# [Tujuan]
Teruskan kutipan tentang penyintas FGM di bawah ini, mulai tepat setelah kalimat terakhirnya.

# [Kutipan Pilihan]
———

Safia Ibrahim menunjukkan alat-alat yang digunakannya untuk melakukan FGM, yang dipelajarinya pada usia 15 tahun dan telah dipraktikkannya selama 35 tahun, di halaman rumahnya di Hargeisa, Somaliland, wilayah breakaway semi-otonom Somalia, pada 7 Februari 2022 [Brian Inganga/AP Photo]
Para Ibu yang Waspada
Mereka yang selamat dari rasa sakit FGM mengatakan bahwa hal itu sulit untuk dilupakan, dan bahwa konsekuensinya seumur hidup.
Naffie, seorang ibu dari tiga anak, kepada Al Jazeera menceritakan bahwa semua proses melahirkannya traumatis dan menyakitkan, dan bahwa ia sering mengalami nyeri vagina yang hebat sebagai akibat dari FGM yang dialaminya pada usia empat tahun.
“Aku harus hidup dengan luka dan rasa sakit ini seumur hidupku,” ujar perempuan 35 tahun itu.

———

# [Data Mentah]
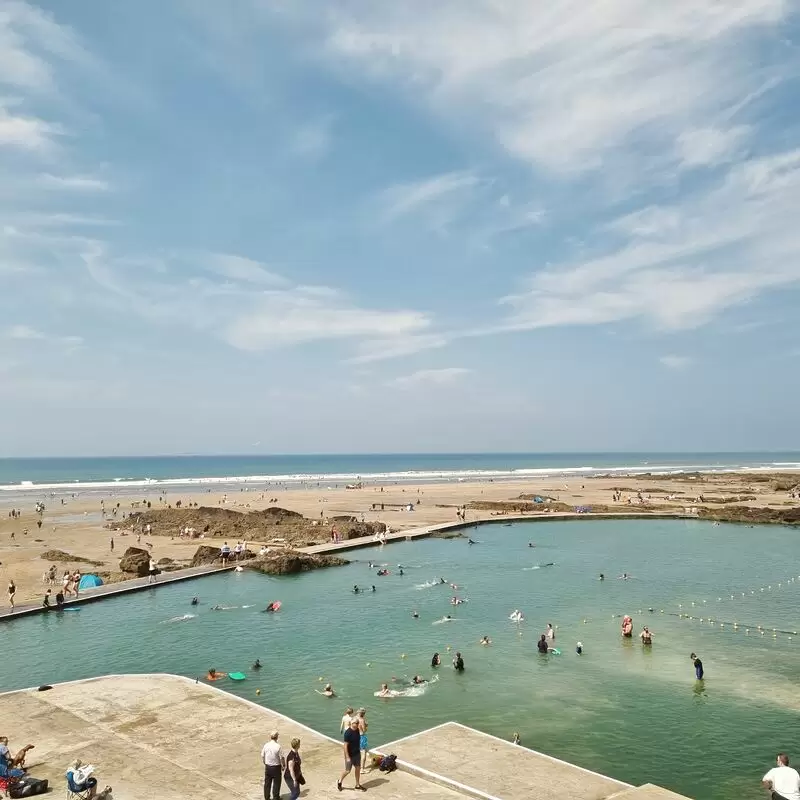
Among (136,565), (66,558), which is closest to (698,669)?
(136,565)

———

# [Keluaran yang Diharapkan]
Naffie memilih hanya menggunakan nama pertamanya karena berbicara secara publik tentang pengalaman FGM di Gambia seringkali mendatangkan stigma.
Banyak para ibu bertekad agar putri mereka tidak mengalami trauma yang sama dan menolak tekanan dari keluarga besar.
Namun, anak-anak perempuan juga berisiko disunat oleh keluarga tanpa sepengetahuan orang tuanya. Di banyak rumah tangga Gambia, keluarga hidup dalam lingkungan yang luas, dan anak-anak sering dianggap sebagai tanggung jawab keluarga besar, bukan hanya orang tua. Hal ini kadang membuat kakek-nenek, bibi, atau kerabat lain merasa berwenang mengambil keputusan untuk anak, termasuk melakukan FGM.
Sejumlah ibu mengaku terus merasa was-was dan khawatir meninggalkan anak perempuan mereka dalam pengawasan keluarga. Salah satunya adalah Sarjo Tamba, ibu tunggal yang berjanji sejak melahirkan untuk melindungi putrinya dari FGM. Namun, dalam suatu perjalanan bisnis tahun lalu, ibu dari pasangannya mengawasi penyunatan terhadap putrinya yang berusia lima tahun. Sarjo baru mengetahui pelanggaran ini setelah pulang ke rumah, sekitar dua minggu setelah kejadian.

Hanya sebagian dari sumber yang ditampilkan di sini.